Arief Rachadiono Wismansyah (born 23 April 1977) was the mayor of Tangerang between 2013 and 2023. Supported by the Democratic Party, he is also the owner of a hospital network.

==Personal life==
Wismansyah was born in Karawaci, a district of Tangerang, in 23 April 1977. He was the third son of Marsudi Haryoputro and Siti Rochayah, who were doctors operating their own clinic. His parents originated from the same village in Kebumen, Central Java.

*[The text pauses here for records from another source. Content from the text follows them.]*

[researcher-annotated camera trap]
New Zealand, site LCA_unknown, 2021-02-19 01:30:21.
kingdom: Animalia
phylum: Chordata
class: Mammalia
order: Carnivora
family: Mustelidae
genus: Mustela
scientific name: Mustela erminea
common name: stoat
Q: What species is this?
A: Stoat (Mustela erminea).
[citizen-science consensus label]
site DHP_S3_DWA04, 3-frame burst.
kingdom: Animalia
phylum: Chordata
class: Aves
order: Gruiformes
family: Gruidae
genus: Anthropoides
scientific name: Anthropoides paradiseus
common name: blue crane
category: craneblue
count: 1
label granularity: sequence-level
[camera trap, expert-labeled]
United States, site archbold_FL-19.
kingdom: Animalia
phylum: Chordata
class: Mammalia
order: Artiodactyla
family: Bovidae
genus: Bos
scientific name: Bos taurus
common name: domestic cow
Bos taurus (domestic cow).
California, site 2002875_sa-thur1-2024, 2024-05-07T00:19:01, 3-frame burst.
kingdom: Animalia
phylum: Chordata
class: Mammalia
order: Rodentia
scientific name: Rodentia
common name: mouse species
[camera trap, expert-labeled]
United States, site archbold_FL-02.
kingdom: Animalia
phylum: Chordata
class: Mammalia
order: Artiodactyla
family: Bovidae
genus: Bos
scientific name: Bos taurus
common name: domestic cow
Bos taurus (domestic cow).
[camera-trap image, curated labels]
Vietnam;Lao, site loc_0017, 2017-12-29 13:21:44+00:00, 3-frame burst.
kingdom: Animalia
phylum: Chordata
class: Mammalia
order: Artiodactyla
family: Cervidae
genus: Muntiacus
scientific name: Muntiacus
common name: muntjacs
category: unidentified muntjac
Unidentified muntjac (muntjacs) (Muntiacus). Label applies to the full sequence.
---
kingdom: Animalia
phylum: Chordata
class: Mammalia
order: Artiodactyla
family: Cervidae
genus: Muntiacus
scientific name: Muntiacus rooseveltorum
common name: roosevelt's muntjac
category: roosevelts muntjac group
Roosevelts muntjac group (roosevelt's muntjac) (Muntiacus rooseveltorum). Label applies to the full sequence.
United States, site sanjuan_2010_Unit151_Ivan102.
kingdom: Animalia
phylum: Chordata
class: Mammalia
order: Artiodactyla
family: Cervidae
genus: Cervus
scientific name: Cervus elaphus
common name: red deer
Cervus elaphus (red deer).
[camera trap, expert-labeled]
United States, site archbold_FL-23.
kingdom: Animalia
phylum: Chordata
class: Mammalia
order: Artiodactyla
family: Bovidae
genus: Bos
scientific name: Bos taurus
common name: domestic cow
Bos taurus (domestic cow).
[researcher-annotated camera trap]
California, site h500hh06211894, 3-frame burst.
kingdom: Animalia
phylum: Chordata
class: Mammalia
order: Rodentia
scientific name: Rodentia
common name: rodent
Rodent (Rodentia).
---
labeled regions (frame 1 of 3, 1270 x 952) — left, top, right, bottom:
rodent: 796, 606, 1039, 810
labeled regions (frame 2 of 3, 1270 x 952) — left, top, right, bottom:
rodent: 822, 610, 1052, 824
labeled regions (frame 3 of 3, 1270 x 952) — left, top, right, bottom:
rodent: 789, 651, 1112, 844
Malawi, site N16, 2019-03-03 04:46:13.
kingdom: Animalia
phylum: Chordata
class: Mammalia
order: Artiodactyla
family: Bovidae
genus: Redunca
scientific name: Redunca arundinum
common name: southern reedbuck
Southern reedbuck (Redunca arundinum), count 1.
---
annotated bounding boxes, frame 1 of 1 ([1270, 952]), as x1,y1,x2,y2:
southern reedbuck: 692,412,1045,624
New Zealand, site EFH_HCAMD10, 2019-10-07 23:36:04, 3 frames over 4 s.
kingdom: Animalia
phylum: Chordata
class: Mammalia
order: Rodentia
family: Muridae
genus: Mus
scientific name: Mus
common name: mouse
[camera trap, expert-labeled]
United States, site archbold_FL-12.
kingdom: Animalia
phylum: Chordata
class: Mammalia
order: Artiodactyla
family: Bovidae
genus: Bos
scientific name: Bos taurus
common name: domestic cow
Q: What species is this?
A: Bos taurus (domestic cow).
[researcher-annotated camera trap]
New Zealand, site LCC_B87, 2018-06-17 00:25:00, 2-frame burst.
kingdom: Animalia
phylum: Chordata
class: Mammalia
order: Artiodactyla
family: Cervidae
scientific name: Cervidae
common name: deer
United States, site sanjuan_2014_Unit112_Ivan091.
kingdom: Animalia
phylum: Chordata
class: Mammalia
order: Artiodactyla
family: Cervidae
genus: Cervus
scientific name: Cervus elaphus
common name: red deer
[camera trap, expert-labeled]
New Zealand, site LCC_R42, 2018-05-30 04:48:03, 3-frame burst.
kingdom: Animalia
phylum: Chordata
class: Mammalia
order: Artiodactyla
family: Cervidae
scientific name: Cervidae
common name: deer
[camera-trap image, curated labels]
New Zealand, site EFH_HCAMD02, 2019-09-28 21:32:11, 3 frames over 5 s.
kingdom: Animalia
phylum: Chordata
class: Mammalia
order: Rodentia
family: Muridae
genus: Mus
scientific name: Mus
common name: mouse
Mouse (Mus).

He graduated from SMA Negeri 8 Jakarta, before resuming his higher education in Western Michigan University where he earned his bachelor's in engineering management on 2000. Later, he completed his master's course in Gadjah Mada University, obtaining a degree in healthcare administration in 2006.

==Career==
After returning from the United States, he joined his parents' business and later became the CEO of the hospital group. In 2008, he ran as deputy mayor under Wahidin Halim, and the couple won 576,894 votes (88.22%) placing them in the 2008-2013 tenure. Later, in May 2013, Halim resigned in order to run in the 2014 legislative elections, which resulted in Wismansyah becoming the acting mayor.

===As mayor===
In the 2013 elections, he ran with Sachrudin as his deputy, after initially failing to pass KPU's verification process due to administrative reasons. Partly due to this, the local elections committee was later dismissed from its role in the city elections with the provincial committee taking over. The pair proceeded to win 340,810 votes (49.05%), placing them ahead of the three other tickets. The result was challenged in the Constitutional Court, but the result was upheld and Arief-Sachrudin was officially appointed as mayors following a short delay caused by the incarceration of Banten governor Ratu Atut.

His programs throughout his tenure included the expansion of the city's waste banks and establishment of a BRT system, named Trans Tangerang. He ran once more in the 2018 elections as the only running candidate, being backed by all parties in the city council.